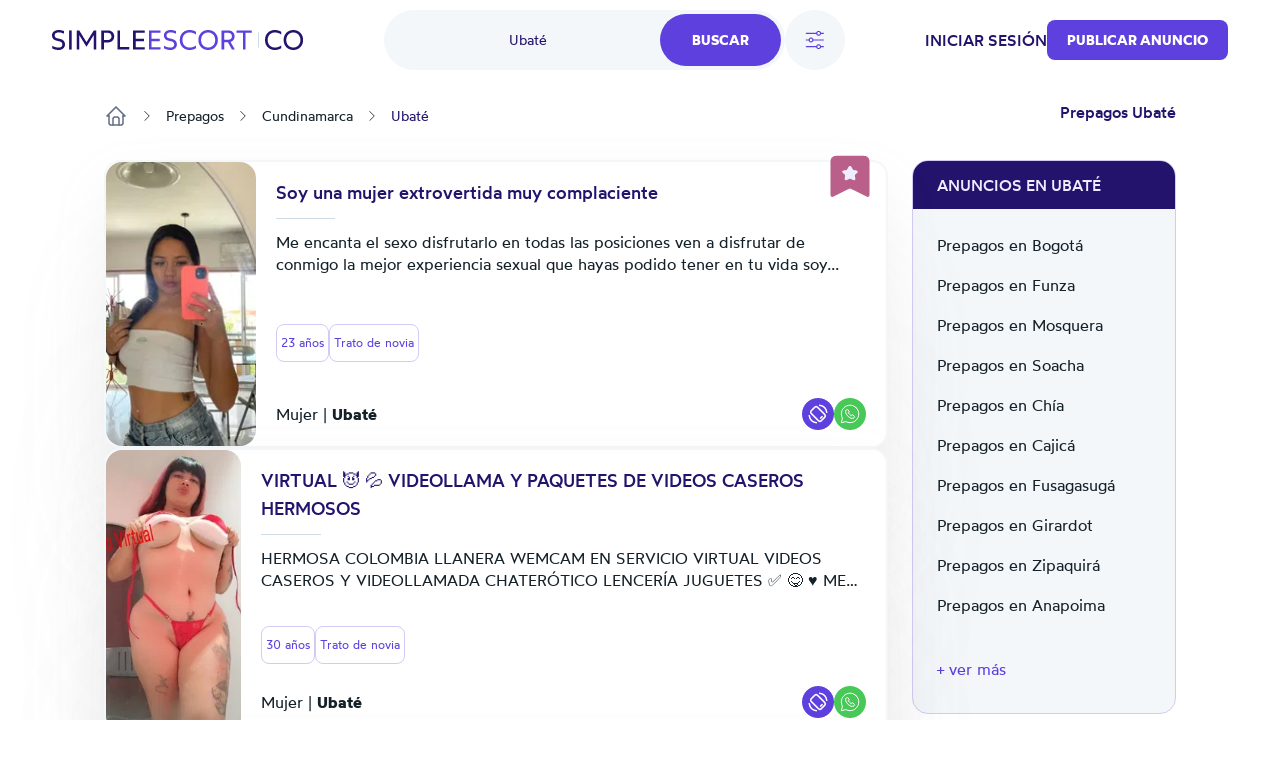

--- FILE ---
content_type: image/svg+xml
request_url: https://co.simpleescort.com/assets/images/ad-pro.svg?version=1768916337
body_size: 136
content:
<svg width="69" height="64" viewBox="0 0 69 64" fill="none" xmlns="http://www.w3.org/2000/svg">
<path fill-rule="evenodd" clip-rule="evenodd" d="M9.40918 11.6366V56.727C9.40919 57.3079 9.78176 57.833 10.3569 58.0629C10.932 58.2927 11.5994 58.1832 12.0546 57.7842L34.5014 46.8364L56.9482 57.7843C57.4034 58.1833 58.0709 58.2928 58.646 58.063C59.2211 57.8331 59.5937 57.3079 59.5937 56.727V11.6366C59.5937 8.42314 56.7851 5.81812 53.3206 5.81812H15.6822C12.2177 5.81812 9.40918 8.42314 9.40918 11.6366Z" fill="#B95F89" stroke="#B95F89" stroke-width="1.5" stroke-linecap="round" stroke-linejoin="round"/>
<path fill-rule="evenodd" clip-rule="evenodd" d="M27.2904 30.5387L24.3288 27.7971C23.6001 27.1225 23.3397 26.1263 23.6543 25.217C23.969 24.3077 24.8057 23.6382 25.8216 23.4829L29.7316 22.8853L32.0777 18.803C32.5546 17.9731 33.486 17.4546 34.5 17.4546C35.514 17.4546 36.4453 17.9731 36.9223 18.803L39.2684 22.8853L43.1784 23.4829C44.1942 23.6382 45.031 24.3077 45.3456 25.217C45.6603 26.1263 45.3999 27.1225 44.6711 27.7971L41.7096 30.5387L42.4212 34.8904C42.5741 35.8258 42.1553 36.7627 41.3335 37.3233C40.5118 37.8838 39.4227 37.9755 38.5056 37.5613L34.5 35.7524L30.4944 37.5613C29.5773 37.9755 28.4882 37.8838 27.6665 37.3233C26.8448 36.7628 26.4259 35.8258 26.5788 34.8904L27.2904 30.5387Z" fill="#EFECFF" stroke="#B95F89" stroke-width="1.5" stroke-linecap="round" stroke-linejoin="round"/>
</svg>


--- FILE ---
content_type: image/svg+xml
request_url: https://co.simpleescort.com/assets/images/icons/search-white.svg?version=1768916337
body_size: -325
content:
<svg width="24" height="24" viewBox="0 0 24 24" fill="none" xmlns="http://www.w3.org/2000/svg">
<path d="M15.7138 6.8382C18.1647 9.28913 18.1647 13.2629 15.7138 15.7138C13.2629 18.1647 9.28913 18.1647 6.8382 15.7138C4.38727 13.2629 4.38727 9.28913 6.8382 6.8382C9.28913 4.38727 13.2629 4.38727 15.7138 6.8382" stroke="#FFFFFF" stroke-width="1.5" stroke-linecap="round" stroke-linejoin="round"/>
<path d="M19 19L15.71 15.71" stroke="#FFFFFF" stroke-width="1.5" stroke-linecap="round" stroke-linejoin="round"/>
</svg>


--- FILE ---
content_type: image/svg+xml
request_url: https://co.simpleescort.com/assets/images/icons/search-primary.svg?version=1768916337
body_size: -286
content:
<svg width="16" height="16" viewBox="0 0 16 16" fill="none" xmlns="http://www.w3.org/2000/svg">
<path d="M13.3338 13.3333L10.918 10.9175" stroke="#5D40DD" stroke-width="1.5" stroke-linecap="round" stroke-linejoin="round"/>
<path d="M2.66602 7.50008C2.66602 10.1695 4.82997 12.3334 7.49935 12.3334C10.1687 12.3334 12.3327 10.1695 12.3327 7.50008C12.3327 4.8307 10.1687 2.66675 7.49935 2.66675V2.66675C4.83005 2.66694 2.66621 4.83079 2.66602 7.50008" stroke="#5D40DD" stroke-width="1.5" stroke-linecap="round" stroke-linejoin="round"/>
</svg>


--- FILE ---
content_type: image/svg+xml
request_url: https://co.simpleescort.com/assets/images/logo/CO.svg?version=1768916337
body_size: 993
content:
<svg width="252" height="20" viewBox="0 0 252 20" fill="none" xmlns="http://www.w3.org/2000/svg">
<path d="M190.9 19.589V2.79453H184.544V0.410965H199.832V2.79453H193.476V19.589H190.9Z" fill="#5D40DD"/>
<path d="M182.882 19.589H179.978L175.923 12.1918H172.142V19.589H169.567V0.410965H176.471C180.142 0.410965 182.608 3.12329 182.608 6.32877C182.608 9.12329 181.046 11.2055 178.553 11.9178L182.882 19.589ZM172.142 2.79453V9.80823H176.252C178.717 9.80823 179.923 8.32877 179.923 6.32877C179.923 4.27398 178.443 2.79453 176.252 2.79453H172.142Z" fill="#5D40DD"/>
<path d="M156.121 20C151.107 20 146.368 16.4932 146.368 10C146.368 3.50685 151.107 0 156.121 0C161.135 0 165.875 3.50685 165.875 10C165.875 16.4932 161.135 20 156.121 20ZM156.121 17.5342C159.738 17.5342 163.19 14.9589 163.19 10C163.19 5.06849 159.738 2.46575 156.121 2.46575C152.505 2.46575 149.053 5.06849 149.053 10C149.053 14.9589 152.505 17.5342 156.121 17.5342Z" fill="#5D40DD"/>
<path d="M137.554 2.43836C134.02 2.43836 130.458 4.79452 130.458 10C130.458 15.2055 134.02 17.5616 137.554 17.5616C139.91 17.5616 141.937 16.8493 144.047 15.5069V18.2466C142.129 19.2603 140.294 20 137.554 20C132.567 20 127.773 16.6301 127.773 10C127.773 3.36986 132.567 0 137.554 0C140.294 0 142.129 0.739726 144.047 1.75343V4.49315C141.937 3.15069 139.91 2.43836 137.554 2.43836Z" fill="#5D40DD"/>
<path d="M119.917 8.87671C123.15 9.58904 124.904 11.5616 124.904 14.3836C124.904 17.2877 122.657 20 118.493 20C115.561 20 113.452 19.0959 112.027 18.3288V15.7534C113.643 16.6849 116.109 17.6164 118.493 17.6164C121.178 17.6164 122.219 16.1918 122.219 14.3836C122.219 13.0137 121.26 11.726 119.315 11.3151L116.548 10.7123C113.671 10.0822 111.89 8.43836 111.89 5.42466C111.89 2.49315 114.301 0 118.657 0C120.876 0 122.493 0.520548 123.917 1.12329V3.75343C122.301 2.93151 120.438 2.35616 118.657 2.35616C116.137 2.35616 114.52 3.53425 114.52 5.42466C114.52 6.93151 115.369 7.89041 117.013 8.24658L119.917 8.87671Z" fill="#5D40DD"/>
<path d="M96.8997 19.589V0.410965H108.598V2.79453H99.475V8.76713H107.749V11.1507H99.475V17.2055H108.598V19.589H96.8997Z" fill="#5D40DD"/>
<path d="M81.0873 19.589V0.410965H92.7859V2.79453H83.6626V8.76713H91.9366V11.1507H83.6626V17.2055H92.7859V19.589H81.0873Z" fill="#24136C"/>
<path d="M65.4891 19.589V0.410965H68.0645V17.1233H77.2426V19.589H65.4891Z" fill="#24136C"/>
<path d="M49.3022 19.589V0.410965H56.2064C59.7954 0.410965 62.2064 3.17809 62.2064 6.43836C62.2064 9.72603 59.7954 12.4384 56.2064 12.4384H51.8776V19.589H49.3022ZM51.8776 10.0548H55.768C58.1242 10.0548 59.5214 8.46576 59.5214 6.43836C59.5214 4.41097 58.1242 2.79453 55.768 2.79453H51.8776V10.0548Z" fill="#24136C"/>
<path d="M24.634 19.589V0.410965H27.2642L34.497 12.2192L41.7847 0.410965H44.3601V19.589H41.8395V4.90412L34.6066 16.5753H34.3327L27.1546 4.90412V19.589H24.634Z" fill="#24136C"/>
<path d="M17.1158 19.589V0.410965H19.6912V19.589H17.1158Z" fill="#24136C"/>
<path d="M8.0274 8.87671C11.2603 9.58904 13.0137 11.5616 13.0137 14.3836C13.0137 17.2877 10.7671 20 6.60274 20C3.67123 20 1.56164 19.0959 0.136986 18.3288V15.7534C1.75342 16.6849 4.21918 17.6164 6.60274 17.6164C9.28767 17.6164 10.3288 16.1918 10.3288 14.3836C10.3288 13.0137 9.36986 11.726 7.42466 11.3151L4.65753 10.7123C1.78082 10.0822 0 8.43836 0 5.42466C0 2.49315 2.41096 0 6.76712 0C8.9863 0 10.6027 0.520548 12.0274 1.12329V3.75343C10.411 2.93151 8.54795 2.35616 6.76712 2.35616C4.24658 2.35616 2.63014 3.53425 2.63014 5.42466C2.63014 6.93151 3.47945 7.89041 5.12329 8.24658L8.0274 8.87671Z" fill="#24136C"/>
<path d="M206 17.608H207V2.392H206V17.608Z" fill="#CFDBE6"/>
<path d="M241.348 20C236.335 20 231.595 16.4932 231.595 10C231.595 3.50685 236.335 0 241.348 0C246.362 0 251.102 3.50685 251.102 10C251.102 16.4932 246.362 20 241.348 20ZM241.348 17.5342C244.965 17.5342 248.417 14.9589 248.417 10C248.417 5.06849 244.965 2.46575 241.348 2.46575C237.732 2.46575 234.28 5.06849 234.28 10C234.28 14.9589 237.732 17.5342 241.348 17.5342Z" fill="#24136C"/>
<path d="M222.781 2.43836C219.247 2.43836 215.685 4.79452 215.685 10C215.685 15.2055 219.247 17.5616 222.781 17.5616C225.137 17.5616 227.164 16.8493 229.274 15.5068V18.2466C227.356 19.2603 225.521 20 222.781 20C217.795 20 213 16.6301 213 10C213 3.36986 217.795 0 222.781 0C225.521 0 227.356 0.739726 229.274 1.75342V4.49315C227.164 3.15069 225.137 2.43836 222.781 2.43836Z" fill="#24136C"/>
</svg>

TASK ITEM —
Take every line above that includes the string "clip" and return it.

OUTPUT OF THE EXERCISE —
<path fill-rule="evenodd" clip-rule="evenodd" d="M9.40918 11.6366V56.727C9.40919 57.3079 9.78176 57.833 10.3569 58.0629C10.932 58.2927 11.5994 58.1832 12.0546 57.7842L34.5014 46.8364L56.9482 57.7843C57.4034 58.1833 58.0709 58.2928 58.646 58.063C59.2211 57.8331 59.5937 57.3079 59.5937 56.727V11.6366C59.5937 8.42314 56.7851 5.81812 53.3206 5.81812H15.6822C12.2177 5.81812 9.40918 8.42314 9.40918 11.6366Z" fill="#B95F89" stroke="#B95F89" stroke-width="1.5" stroke-linecap="round" stroke-linejoin="round"/>
<path fill-rule="evenodd" clip-rule="evenodd" d="M27.2904 30.5387L24.3288 27.7971C23.6001 27.1225 23.3397 26.1263 23.6543 25.217C23.969 24.3077 24.8057 23.6382 25.8216 23.4829L29.7316 22.8853L32.0777 18.803C32.5546 17.9731 33.486 17.4546 34.5 17.4546C35.514 17.4546 36.4453 17.9731 36.9223 18.803L39.2684 22.8853L43.1784 23.4829C44.1942 23.6382 45.031 24.3077 45.3456 25.217C45.6603 26.1263 45.3999 27.1225 44.6711 27.7971L41.7096 30.5387L42.4212 34.8904C42.5741 35.8258 42.1553 36.7627 41.3335 37.3233C40.5118 37.8838 39.4227 37.9755 38.5056 37.5613L34.5 35.7524L30.4944 37.5613C29.5773 37.9755 28.4882 37.8838 27.6665 37.3233C26.8448 36.7628 26.4259 35.8258 26.5788 34.8904L27.2904 30.5387Z" fill="#EFECFF" stroke="#B95F89" stroke-width="1.5" stroke-linecap="round" stroke-linejoin="round"/>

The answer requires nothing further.